--- RECORDED DATA Enclosed Below ---

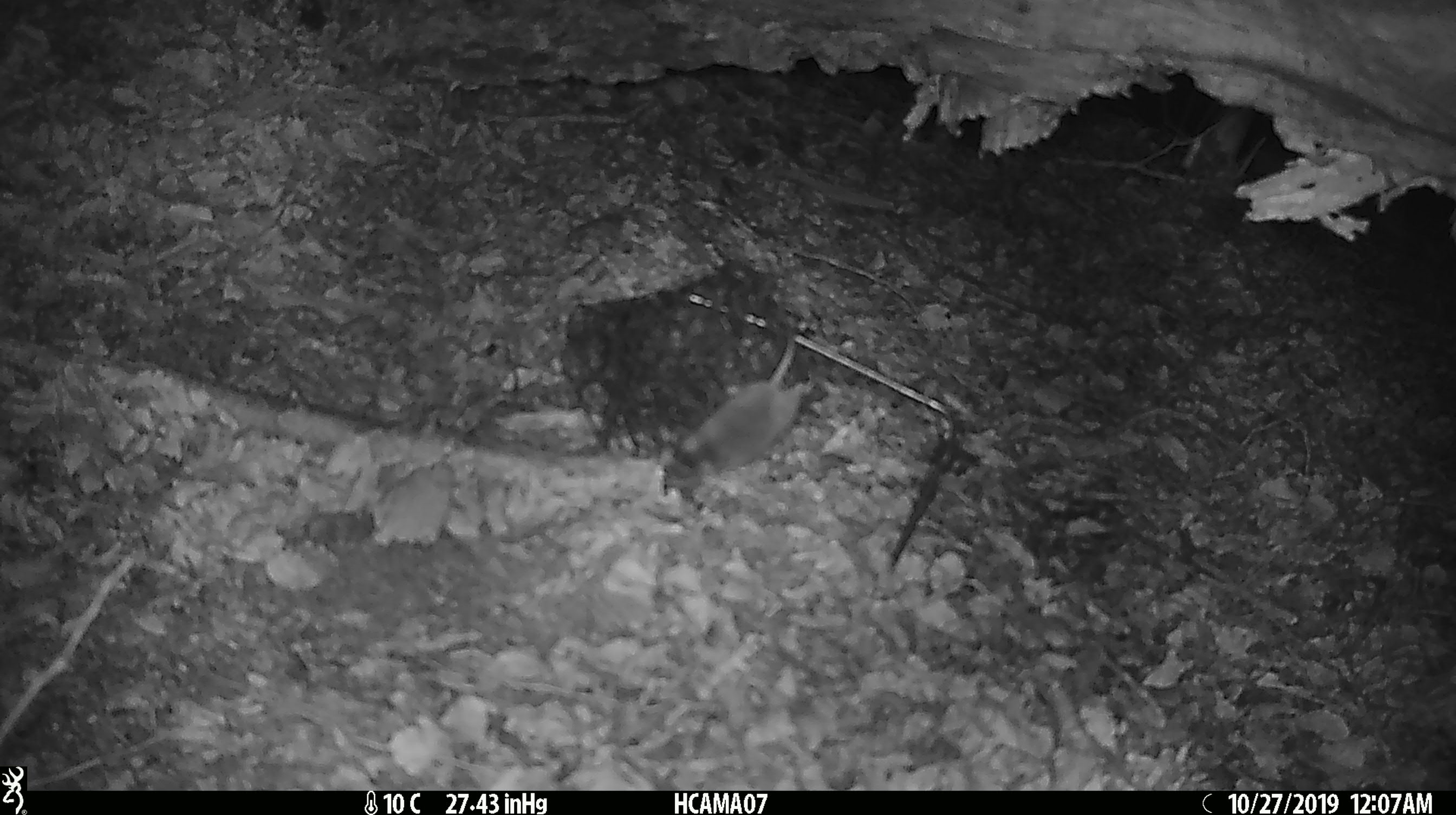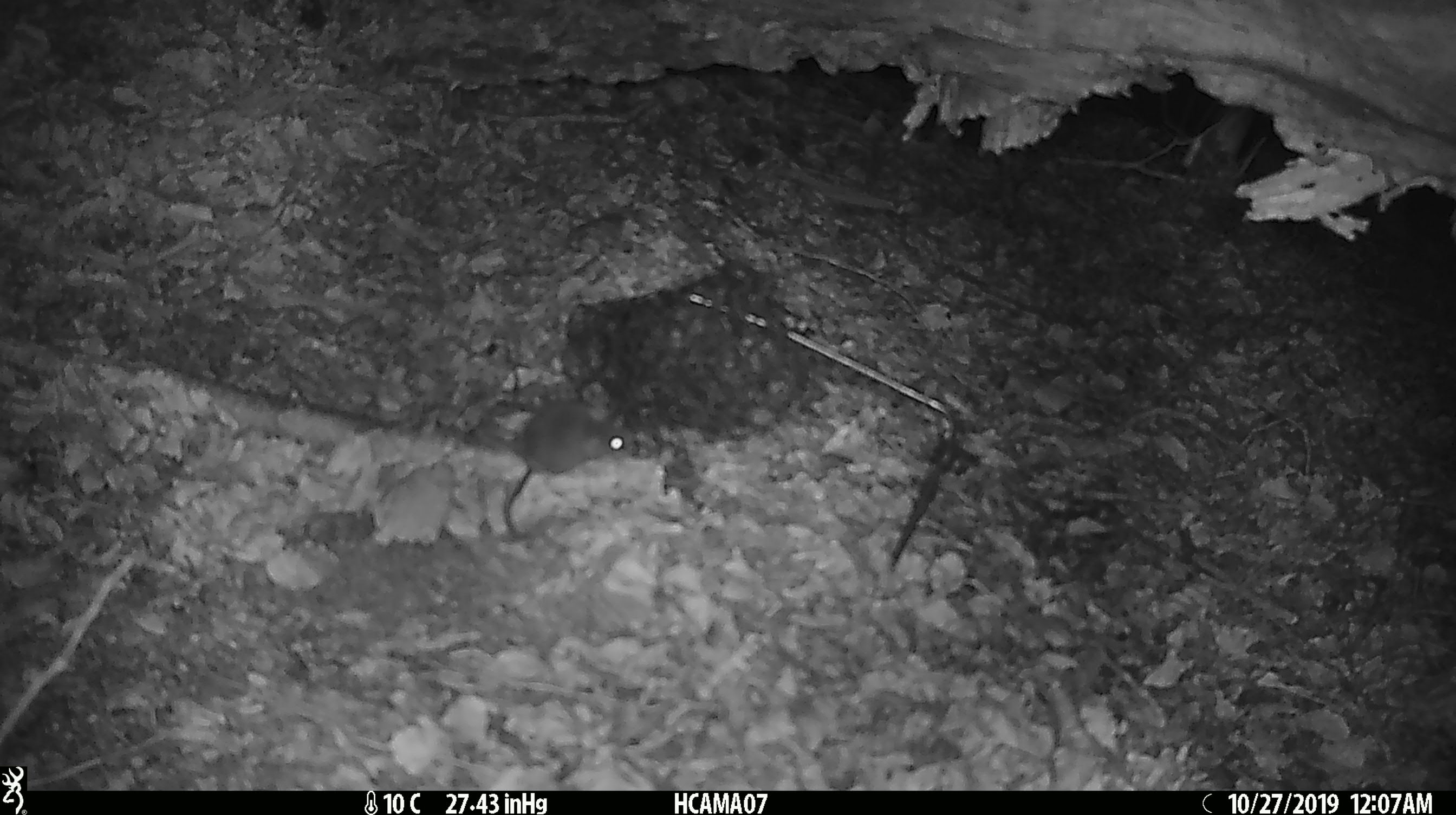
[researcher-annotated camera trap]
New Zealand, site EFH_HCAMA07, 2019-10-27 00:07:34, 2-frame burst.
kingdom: Animalia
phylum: Chordata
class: Mammalia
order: Rodentia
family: Muridae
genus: Mus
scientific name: Mus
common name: mouse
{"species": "mouse (Mus)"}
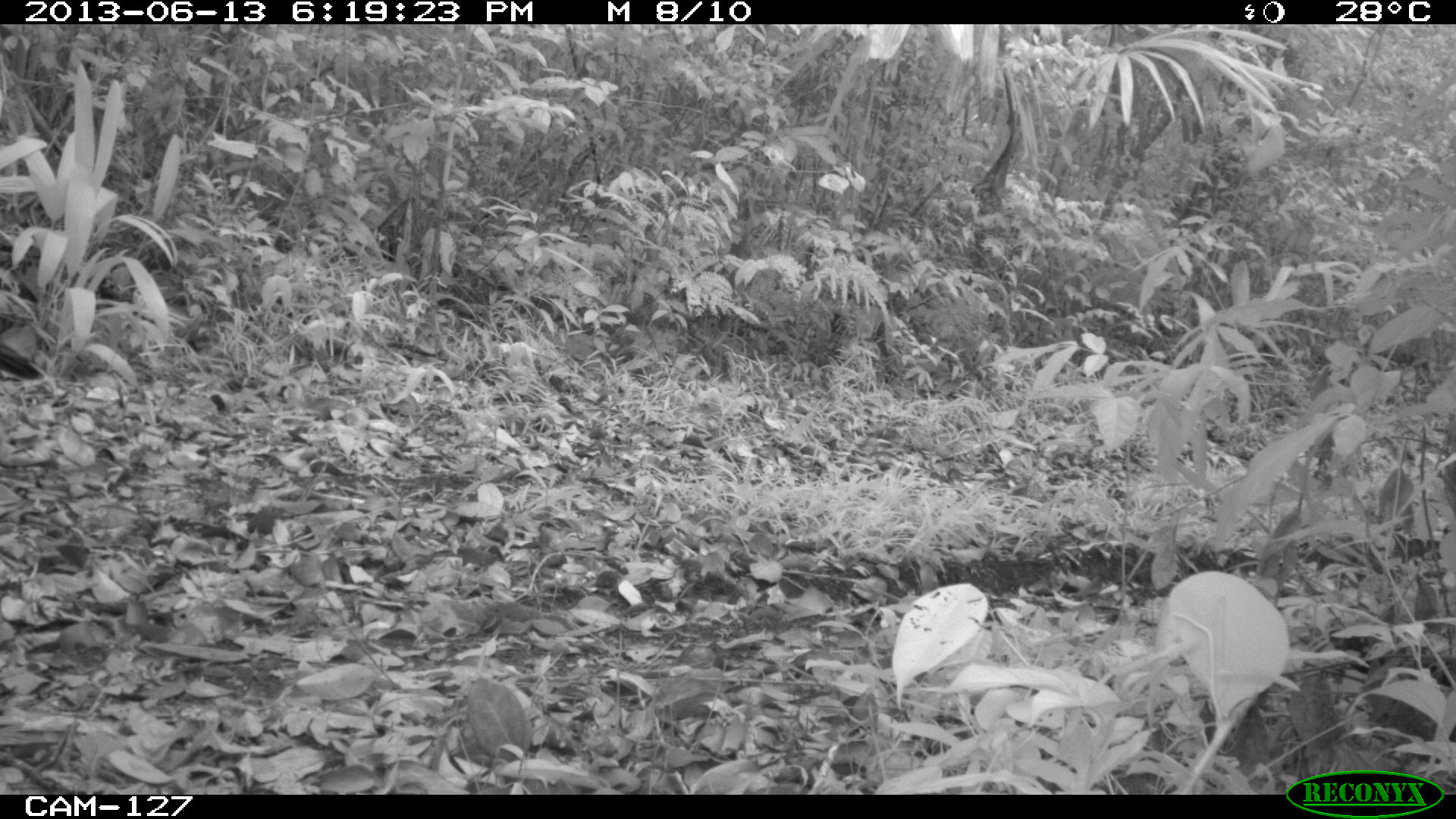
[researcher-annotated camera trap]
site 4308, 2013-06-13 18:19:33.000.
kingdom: Animalia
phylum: Chordata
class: Aves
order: Galliformes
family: Phasianidae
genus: Meleagris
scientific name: Meleagris ocellata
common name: ocellated turkey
Meleagris ocellata (ocellated turkey), count 1, sex male.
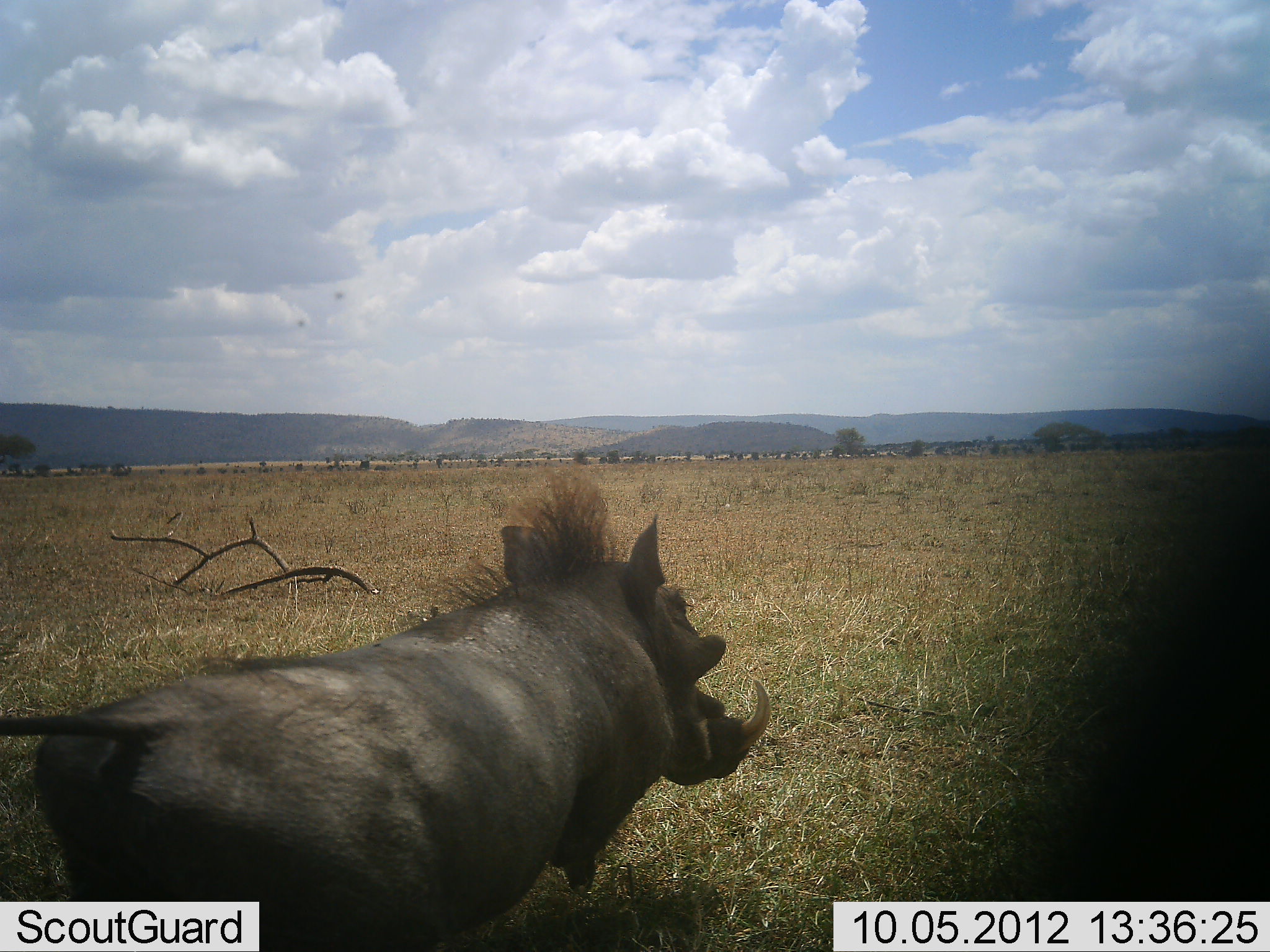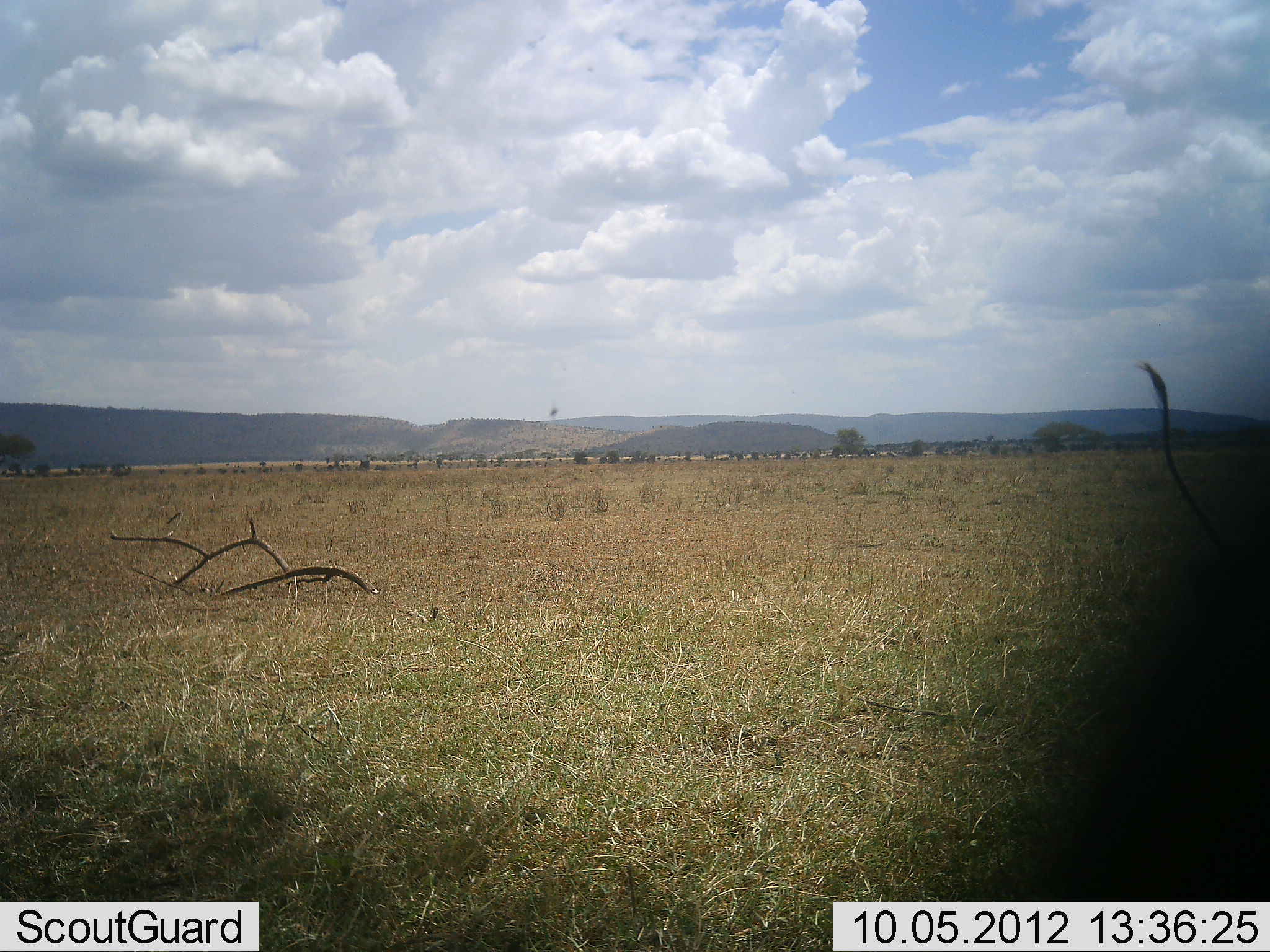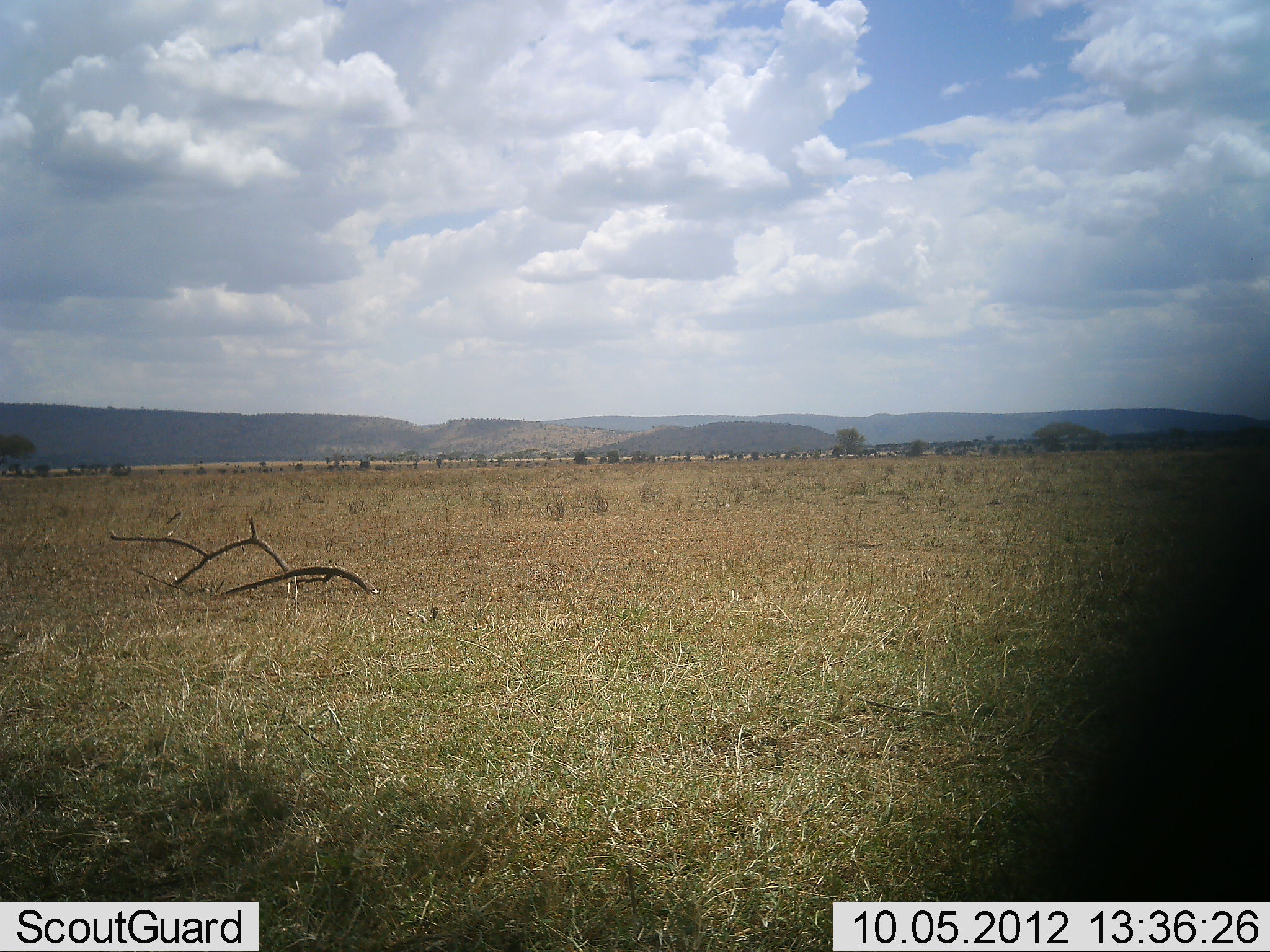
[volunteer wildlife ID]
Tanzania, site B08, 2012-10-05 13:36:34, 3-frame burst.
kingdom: Animalia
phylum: Chordata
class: Mammalia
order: Artiodactyla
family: Suidae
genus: Phacochoerus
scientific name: Phacochoerus africanus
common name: warthog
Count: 1.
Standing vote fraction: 10%.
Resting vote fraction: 0%.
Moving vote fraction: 100%.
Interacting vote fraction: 0%.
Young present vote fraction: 0%.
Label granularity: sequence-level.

--- End of Enclosed RECORDED DATA ---

Every line that contains the string "site" should be copied from the records.

SOLUTION TO THE PROBLEM:
New Zealand, site EFH_HCAMA07, 2019-10-27 00:07:34, 2-frame burst.
site 4308, 2013-06-13 18:19:33.000.
Tanzania, site B08, 2012-10-05 13:36:34, 3-frame burst.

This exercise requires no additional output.